10325320_10152560946276055_2544800065911960112_n

 

¿Cuánto tarda en cerrarse una herida? ¿Por qué determinadas circunstancias vuelven a abrir las fuentes de un dolor que creíamos cicatrizado? ¿Hay cosas de las que nunca curamos del todo? ¿Cuándo nos hirieron por primera vez?

Cada separación, cada pérdida, nos sume en una versión 3, 5 o 10.0 del mismo dolor. No nos trae sensaciones inéditas y tiene el sabor, el olor y la consistencia de algo muy antiguo y reconocible, enterrado en lo más profundo de nosotros.  Puede que esté impregnado de la singularidad de esa vivencia en concreto. Pero esa emoción reverbera con los ecos de otras pérdidas, de otras separaciones. De otros dolores.

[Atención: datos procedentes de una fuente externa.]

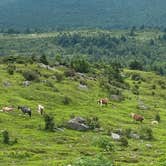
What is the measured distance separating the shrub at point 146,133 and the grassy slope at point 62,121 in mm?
604

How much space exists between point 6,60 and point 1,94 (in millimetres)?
24380

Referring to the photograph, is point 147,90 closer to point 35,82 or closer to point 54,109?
point 35,82

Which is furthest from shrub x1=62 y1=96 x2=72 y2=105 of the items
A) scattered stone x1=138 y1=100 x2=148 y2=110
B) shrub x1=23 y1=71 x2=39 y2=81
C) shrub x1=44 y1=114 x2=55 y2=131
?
shrub x1=44 y1=114 x2=55 y2=131

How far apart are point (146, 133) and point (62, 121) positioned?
7134 millimetres

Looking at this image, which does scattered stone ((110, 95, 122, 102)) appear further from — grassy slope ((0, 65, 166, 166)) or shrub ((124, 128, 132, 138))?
shrub ((124, 128, 132, 138))

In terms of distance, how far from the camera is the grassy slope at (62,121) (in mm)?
40531

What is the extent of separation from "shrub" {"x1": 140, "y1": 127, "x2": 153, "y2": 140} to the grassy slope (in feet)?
1.98

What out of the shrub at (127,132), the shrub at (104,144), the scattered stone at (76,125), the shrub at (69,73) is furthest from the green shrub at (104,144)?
the shrub at (69,73)

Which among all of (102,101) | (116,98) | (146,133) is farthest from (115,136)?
(116,98)

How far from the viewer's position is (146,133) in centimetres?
5150

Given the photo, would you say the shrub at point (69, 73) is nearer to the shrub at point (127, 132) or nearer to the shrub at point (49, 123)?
the shrub at point (127, 132)

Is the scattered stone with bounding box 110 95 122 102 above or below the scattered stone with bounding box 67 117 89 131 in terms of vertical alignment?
below

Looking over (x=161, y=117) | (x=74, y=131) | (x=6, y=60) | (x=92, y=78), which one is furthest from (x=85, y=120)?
(x=6, y=60)

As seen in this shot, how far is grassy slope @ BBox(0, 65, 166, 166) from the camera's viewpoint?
133 ft
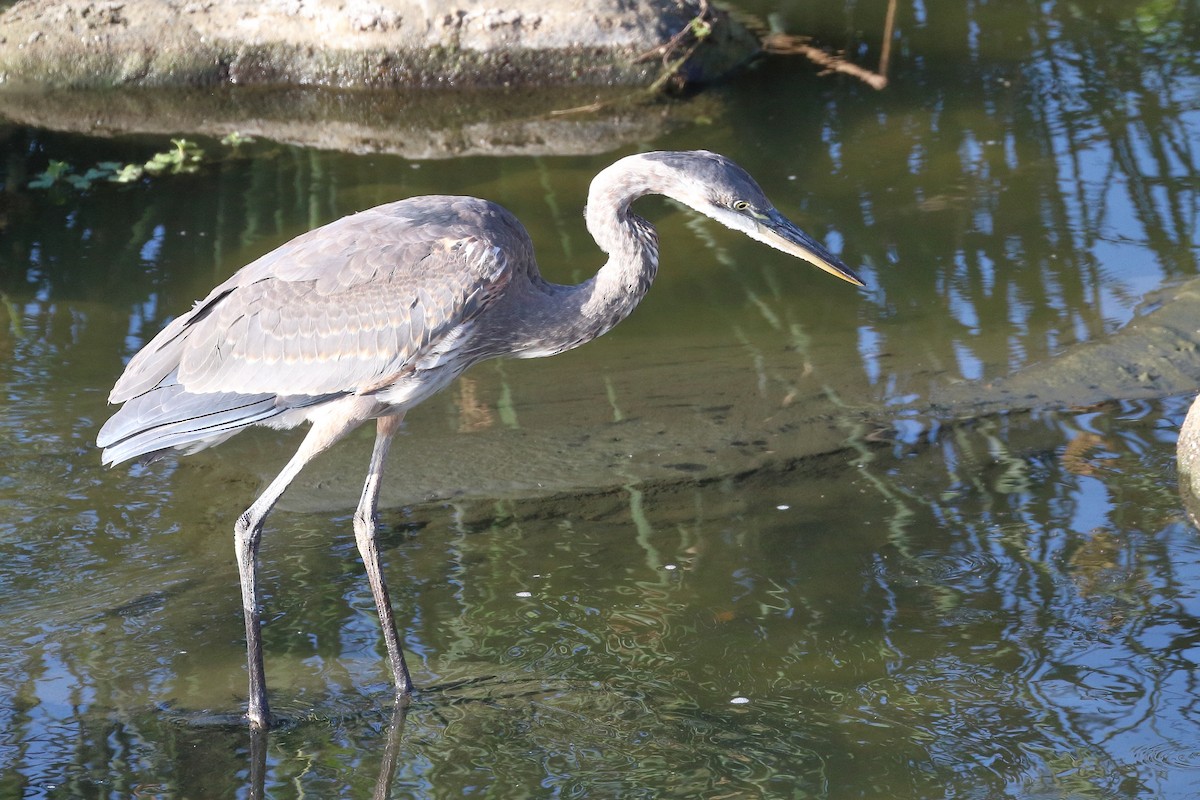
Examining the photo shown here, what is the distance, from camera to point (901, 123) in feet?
29.2

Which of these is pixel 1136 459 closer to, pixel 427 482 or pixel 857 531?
pixel 857 531

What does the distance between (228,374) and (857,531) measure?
2.32 m

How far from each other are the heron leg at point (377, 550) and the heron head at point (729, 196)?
1230 millimetres

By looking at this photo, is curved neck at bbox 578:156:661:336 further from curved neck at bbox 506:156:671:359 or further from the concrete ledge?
the concrete ledge

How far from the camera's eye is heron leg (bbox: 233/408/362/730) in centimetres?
419

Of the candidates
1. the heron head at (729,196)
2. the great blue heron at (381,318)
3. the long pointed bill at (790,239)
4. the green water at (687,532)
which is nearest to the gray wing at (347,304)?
the great blue heron at (381,318)

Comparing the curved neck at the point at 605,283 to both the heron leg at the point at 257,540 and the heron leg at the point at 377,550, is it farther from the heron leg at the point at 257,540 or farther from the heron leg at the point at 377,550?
the heron leg at the point at 257,540

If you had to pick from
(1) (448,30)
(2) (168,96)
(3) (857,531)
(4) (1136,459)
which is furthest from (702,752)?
(2) (168,96)

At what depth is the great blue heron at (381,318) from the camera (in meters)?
4.24

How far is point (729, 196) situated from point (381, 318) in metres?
1.14

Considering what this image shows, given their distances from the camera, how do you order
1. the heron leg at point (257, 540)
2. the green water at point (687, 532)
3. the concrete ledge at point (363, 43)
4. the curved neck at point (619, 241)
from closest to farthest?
the green water at point (687, 532)
the heron leg at point (257, 540)
the curved neck at point (619, 241)
the concrete ledge at point (363, 43)

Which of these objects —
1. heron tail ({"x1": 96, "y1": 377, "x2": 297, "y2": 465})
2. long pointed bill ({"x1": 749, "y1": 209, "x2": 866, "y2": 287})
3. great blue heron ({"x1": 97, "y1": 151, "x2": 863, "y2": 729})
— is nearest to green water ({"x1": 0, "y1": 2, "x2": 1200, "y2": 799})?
great blue heron ({"x1": 97, "y1": 151, "x2": 863, "y2": 729})

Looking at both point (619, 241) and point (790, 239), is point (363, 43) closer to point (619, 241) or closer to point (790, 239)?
point (619, 241)

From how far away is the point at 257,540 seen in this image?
4387 mm
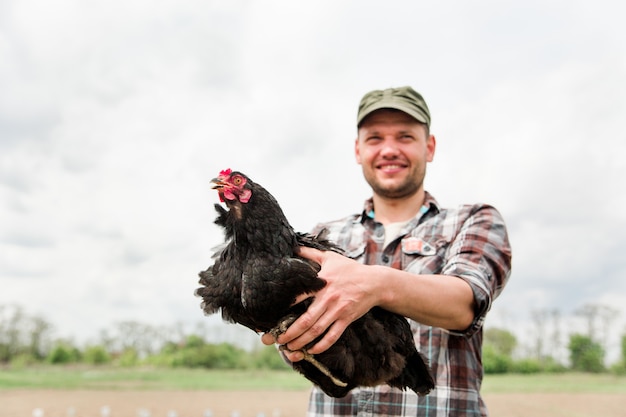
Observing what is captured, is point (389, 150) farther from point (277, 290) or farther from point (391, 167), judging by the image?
point (277, 290)

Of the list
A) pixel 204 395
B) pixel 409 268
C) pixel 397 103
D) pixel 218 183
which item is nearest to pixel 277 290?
→ pixel 218 183

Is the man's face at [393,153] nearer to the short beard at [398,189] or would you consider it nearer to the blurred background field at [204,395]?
the short beard at [398,189]

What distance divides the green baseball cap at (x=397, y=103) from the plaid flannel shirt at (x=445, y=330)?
73 cm

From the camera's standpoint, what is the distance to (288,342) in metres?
2.38

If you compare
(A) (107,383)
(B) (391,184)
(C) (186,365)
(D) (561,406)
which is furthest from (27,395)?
(B) (391,184)

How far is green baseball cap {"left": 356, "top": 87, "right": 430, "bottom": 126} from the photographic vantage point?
3463 millimetres

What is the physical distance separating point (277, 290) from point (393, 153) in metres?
1.55

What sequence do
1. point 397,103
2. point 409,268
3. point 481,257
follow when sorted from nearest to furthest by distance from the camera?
point 481,257, point 409,268, point 397,103

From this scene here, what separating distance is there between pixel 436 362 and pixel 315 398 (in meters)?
0.82

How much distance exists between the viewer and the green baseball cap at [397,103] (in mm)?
3463

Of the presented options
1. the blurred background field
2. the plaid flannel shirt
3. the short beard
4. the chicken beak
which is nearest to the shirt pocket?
the plaid flannel shirt

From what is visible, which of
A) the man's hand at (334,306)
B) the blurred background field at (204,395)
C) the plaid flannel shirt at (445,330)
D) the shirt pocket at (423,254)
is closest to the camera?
the man's hand at (334,306)

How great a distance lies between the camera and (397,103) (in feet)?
11.4

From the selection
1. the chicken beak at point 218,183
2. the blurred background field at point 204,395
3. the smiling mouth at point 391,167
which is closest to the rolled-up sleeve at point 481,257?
the smiling mouth at point 391,167
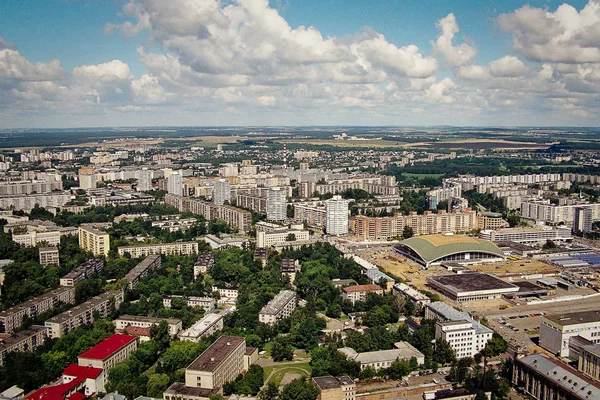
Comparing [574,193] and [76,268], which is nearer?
[76,268]

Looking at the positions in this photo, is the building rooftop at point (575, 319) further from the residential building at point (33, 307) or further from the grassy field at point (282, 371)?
the residential building at point (33, 307)

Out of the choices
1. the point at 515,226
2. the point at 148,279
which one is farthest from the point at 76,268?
the point at 515,226

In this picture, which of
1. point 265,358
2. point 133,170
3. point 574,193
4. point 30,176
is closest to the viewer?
point 265,358

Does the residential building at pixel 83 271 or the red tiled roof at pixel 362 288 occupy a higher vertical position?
the residential building at pixel 83 271

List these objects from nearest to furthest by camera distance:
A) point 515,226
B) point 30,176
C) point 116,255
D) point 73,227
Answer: point 116,255, point 73,227, point 515,226, point 30,176

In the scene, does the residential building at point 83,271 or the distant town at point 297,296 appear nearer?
the distant town at point 297,296

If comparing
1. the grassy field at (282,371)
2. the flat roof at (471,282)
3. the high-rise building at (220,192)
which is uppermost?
the high-rise building at (220,192)

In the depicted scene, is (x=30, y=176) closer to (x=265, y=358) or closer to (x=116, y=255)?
(x=116, y=255)

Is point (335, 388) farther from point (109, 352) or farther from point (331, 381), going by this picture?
point (109, 352)

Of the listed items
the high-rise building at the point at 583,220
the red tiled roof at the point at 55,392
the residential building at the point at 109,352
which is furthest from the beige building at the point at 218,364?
the high-rise building at the point at 583,220
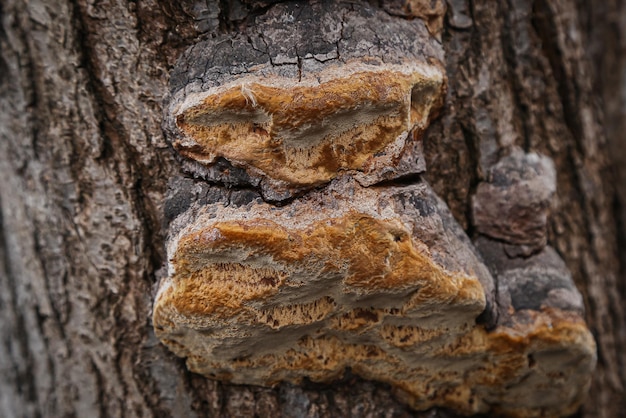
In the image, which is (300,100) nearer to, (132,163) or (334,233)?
(334,233)

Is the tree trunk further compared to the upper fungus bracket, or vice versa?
the tree trunk

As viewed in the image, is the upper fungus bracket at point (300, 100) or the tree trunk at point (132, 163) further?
the tree trunk at point (132, 163)

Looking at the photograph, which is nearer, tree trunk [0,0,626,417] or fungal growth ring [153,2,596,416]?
fungal growth ring [153,2,596,416]

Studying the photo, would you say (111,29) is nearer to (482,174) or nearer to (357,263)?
(357,263)

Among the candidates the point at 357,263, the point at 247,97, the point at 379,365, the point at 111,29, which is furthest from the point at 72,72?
the point at 379,365
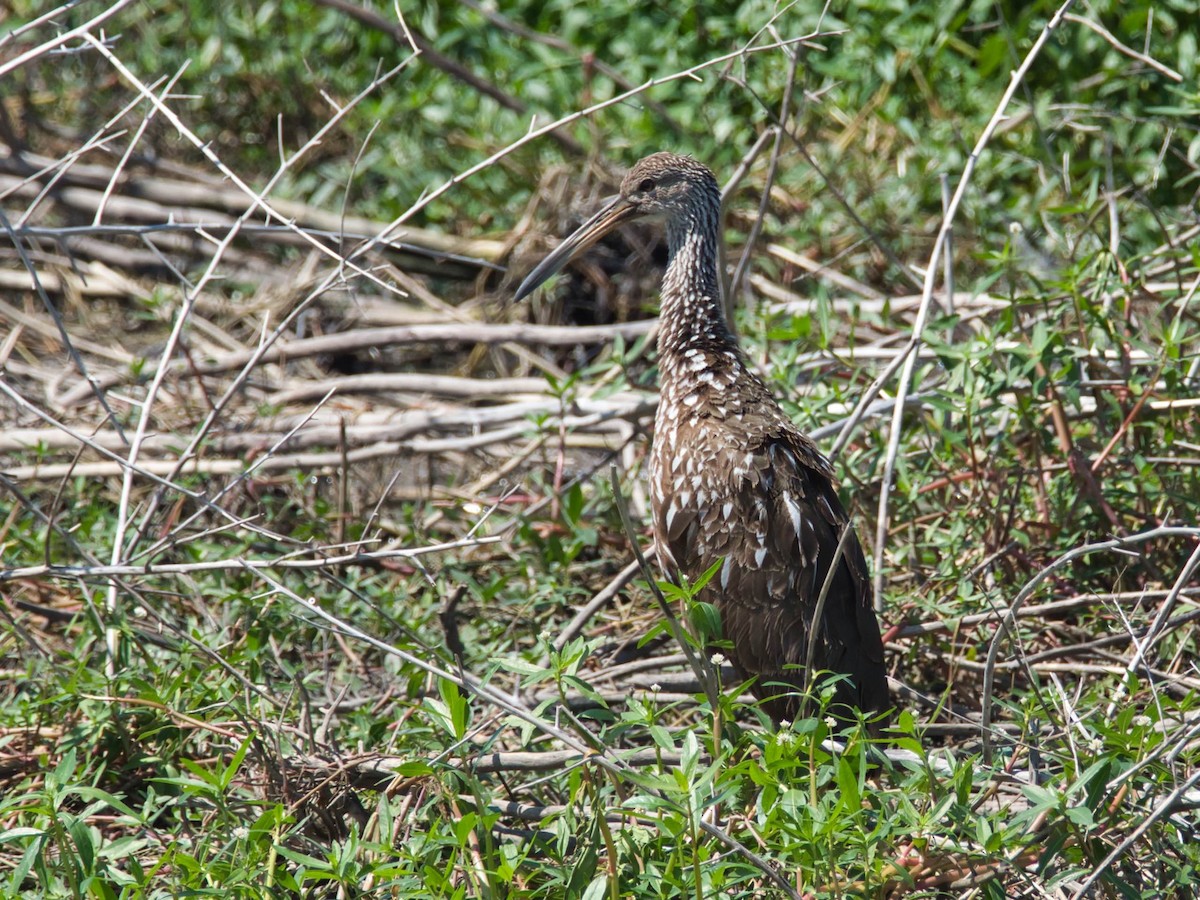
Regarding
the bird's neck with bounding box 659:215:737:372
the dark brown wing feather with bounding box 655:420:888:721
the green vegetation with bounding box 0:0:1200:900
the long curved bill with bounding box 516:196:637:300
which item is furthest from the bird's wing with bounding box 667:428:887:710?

A algunos, el dolor les remite a la infancia. El padre ausente, o la madre fría, o la castración emocional, o la sensación de no dar la talla, o la obligación de ser lo que otros deseaban que fueses. Para otros, es la tristeza en sordina de la incipiente soledad; la primera vez que te rompieron el corazón; el rechazo de alguien a quien amaste; el dolor que causaste a alguien que te amó. Más de una vez quisiéramos poder volver atrás, a hacer bien lo que hicimos mal, a reparar errores o a evitar determinadas vivencias, porque es más fácil soñar con tu propio remake de Atrapado en el tiempo que enfrentarte a la realidad de tener que crecer para superarlo.

Nos pasamos la vida operando en el marco de esa experiencia que nos marcó para siempre, intentando revivirla inconscientemente en distintas relaciones o distintas personas, como si el repetirla significase otra oportunidad para repararla. Nos internamos en los caminos que ya conocemos para llegar -una y otra vez- a los mismos lugares, hasta darnos cuenta de que nuestro propósito no era -como sentíamos- resucitar el pasado para poder volver a diseñarlo a nuestro gusto, de modo que no queden deudas que saldar o errores que perdonar y perdonarse.

La vida parece un discurrir caprichoso hasta que empezamos a sospechar que nos está llevando a un espacio muy concreto.

Siempre estuvo allí. Ese primer gran dolor que creíamos olvidado. Cuya persistencia llevamos años y años tratando de soslayar. Y sin embargo, algo tan leve, tan ignoto, que ha sido el apuntador que nos susurraba en todo momento el guion de lo que teníamos que vivir, de los sitios que debíamos visitar y de las personas de las que necesitábamos enamorarnos.

Nos pasamos el tiempo enzarzados en la lucha por ir parcheando las nuevas heridas y sin embargo, no damos la oportunidad de curar la herida primigenia.

Has visto tu dolor en el espejo y seguramente habrás dado la vuelta. O habrás roto el espejo. Pero a lo mejor ahora estás mirando ese dolor. Empezando a entender porqué eres lo que eres, a palpar los relieves de esa cicatriz que se abre y vomita el vacío, esta vez ya incontenible, que se iniciara quien sabe qué noche de los cristales rotos de tu vida.

Lo que llevas buscando desde que tienes memoria, está ahí dentro. Puedes seguir ignorándolo. No siempre estamos preparados para descoser la herida. Pero si ha llegado tu momento de tomar ese desvío desconocido en el camino de siempre, ¡adelante!. Te encontrarás en un espacio nuevo y profundamente incómodo, pero en el que ya no existen ni referentes externos, ni opiniones de otras personas, ni ideas inculcadas, ni expectativas sociales o sentimentales ni tampoco cualquier cosa que te hayan dicho que debías ser.

Aquí lo que encontrarás es el punto de partida para empezar a construir aquello que tú eres en esencia, sin otras verdades más que la única que se encuentra cuando te has conseguido divorciar de todas las demás opciones.

Las heridas que nunca acaban de cerrarse sólo pueden hacerlo con la misma herramienta con la que nos equiparon para afrontar la primera gran separación de nuestras vidas. Como el niño cuando lo desprenden del interior de la madre. Todo empieza…llorando.